Collection entries
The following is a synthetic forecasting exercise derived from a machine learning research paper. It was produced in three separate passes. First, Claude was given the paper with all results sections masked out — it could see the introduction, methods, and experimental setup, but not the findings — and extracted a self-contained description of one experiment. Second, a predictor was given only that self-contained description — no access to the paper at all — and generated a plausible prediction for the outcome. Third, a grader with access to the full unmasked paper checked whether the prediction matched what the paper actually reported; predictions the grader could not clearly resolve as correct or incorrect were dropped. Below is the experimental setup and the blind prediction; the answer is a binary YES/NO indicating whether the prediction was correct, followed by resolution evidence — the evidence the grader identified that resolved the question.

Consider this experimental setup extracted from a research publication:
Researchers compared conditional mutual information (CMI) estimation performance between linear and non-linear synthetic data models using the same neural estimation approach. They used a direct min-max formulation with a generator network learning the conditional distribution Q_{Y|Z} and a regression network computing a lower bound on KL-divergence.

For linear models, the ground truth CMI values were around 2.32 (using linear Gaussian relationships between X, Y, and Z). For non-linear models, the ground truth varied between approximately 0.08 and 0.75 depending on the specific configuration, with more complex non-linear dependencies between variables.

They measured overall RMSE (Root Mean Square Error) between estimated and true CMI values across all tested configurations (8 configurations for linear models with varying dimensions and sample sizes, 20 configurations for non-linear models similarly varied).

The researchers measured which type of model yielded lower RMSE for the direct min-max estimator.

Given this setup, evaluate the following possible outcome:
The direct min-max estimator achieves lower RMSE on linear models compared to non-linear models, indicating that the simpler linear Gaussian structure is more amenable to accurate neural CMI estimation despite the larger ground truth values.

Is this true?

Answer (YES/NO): YES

EXERCISE PROMPT: Of the lines above, show those in which "outcome" appears.

TASK ANSWER:
The following is a synthetic forecasting exercise derived from a machine learning research paper. It was produced in three separate passes. First, Claude was given the paper with all results sections masked out — it could see the introduction, methods, and experimental setup, but not the findings — and extracted a self-contained description of one experiment. Second, a predictor was given only that self-contained description — no access to the paper at all — and generated a plausible prediction for the outcome. Third, a grader with access to the full unmasked paper checked whether the prediction matched what the paper actually reported; predictions the grader could not clearly resolve as correct or incorrect were dropped. Below is the experimental setup and the blind prediction; the answer is a binary YES/NO indicating whether the prediction was correct, followed by resolution evidence — the evidence the grader identified that resolved the question.
Given this setup, evaluate the following possible outcome:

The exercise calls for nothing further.